As I’ve said many times before, health care is a scarce good an must be rationed.  Unlike most goods, healthy people generally do not demand zero medical care, so some people are under the assumption that medical care is only for the sick and thus should not be rationed.  However, since medical care is costly, it must be rationed, either by price, by wait lists, or by other means.

The article also mentions Richard Kronick, a UCSD professor and member of my dissertation committee, and his research suggests that “there is little evidence to suggest that extending health insurance to all Americans would have a large effect on the number of deaths in the United States.”

The authors advocates using a QALYs to evaluate the cost effectiveness of treatments, just as the UK’s NICE does now.


  1. Yep, I just wrote and editorial on this myself for one of our PA journals. Rationing is inevitable. In fact, we already ration now, however, now we ration financially, IE; if you have good insurance and/or personal assets, you get good care. Yet, we spend 27% of our medicare budget on a patients LAST year of life.

    There are 2 absolutes on healthcare.

    1. There is a finite amount of money, doesn’t matter if you pay premiums, or taxes, etc. There is still only so much money.

    2. There is limited number of resources. AAMC predicts a shortage of 124,000 physicians by 2025, now PA’s and NP’s can temper this, but we are NOT physicians.

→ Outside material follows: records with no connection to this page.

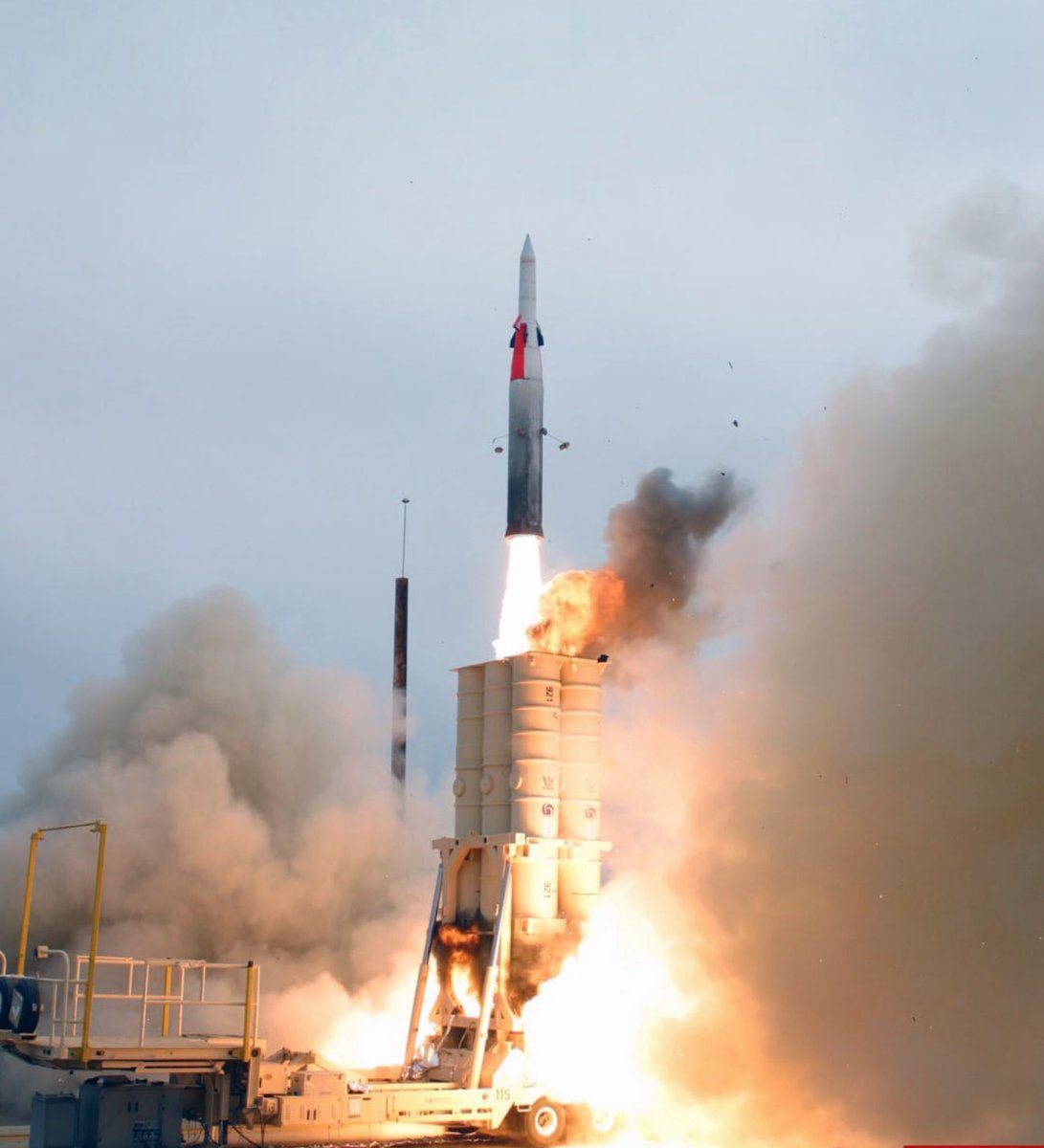 Israel's Iron Dome on Brink: 10 Days to Survival Amid Iranian Threats?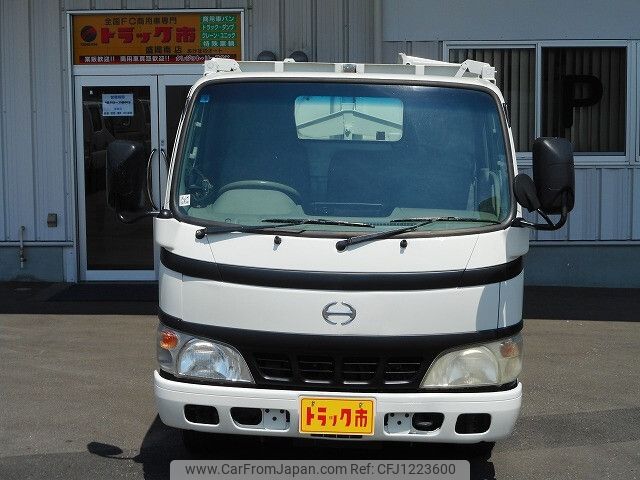 hino dutro 2005 -HINO--Hino Dutoro PB-XZU368M--XZU368-0001486---HINO--Hino Dutoro PB-XZU368M--XZU368-0001486- image 2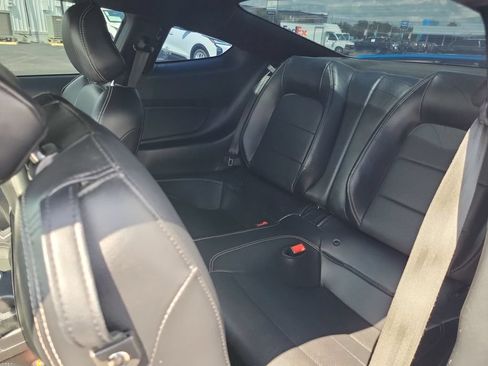 Used 2019 Ford Mustang GT Premium w/ GT Performance Package RWD image 24
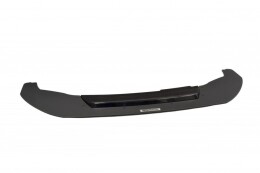 Hybrid Street Pro Cup Spoilerlippe Front Ansatz passend für VW GOLF 7 R / R-Line Facelift
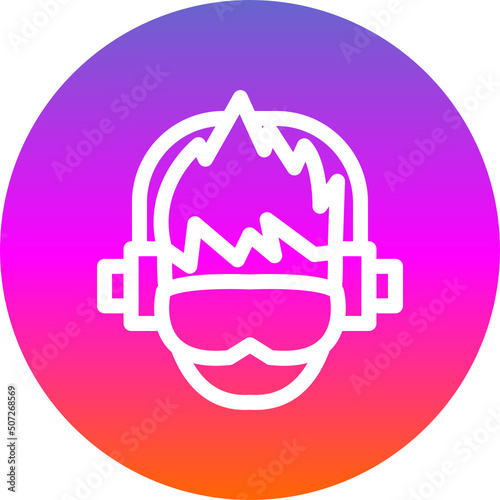 Gamer Icon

    Once you accept those 2 absolutes, then rationing is inevitable.

  2. Our goal should be to cover all individuals through private health insurance. We are not prepared to turn our health system over to the government. Advocate for greater transparency in both quality and price information. Place both the decision making ability and healthcare dollars in the hands of the consumer. Support the Friends of the U.S. Chamber and sign the Health Care petition at .

  3. What kind of idiots write this crap? Don’t take over healthcare in the first place. In England and Canada, people die from rationing.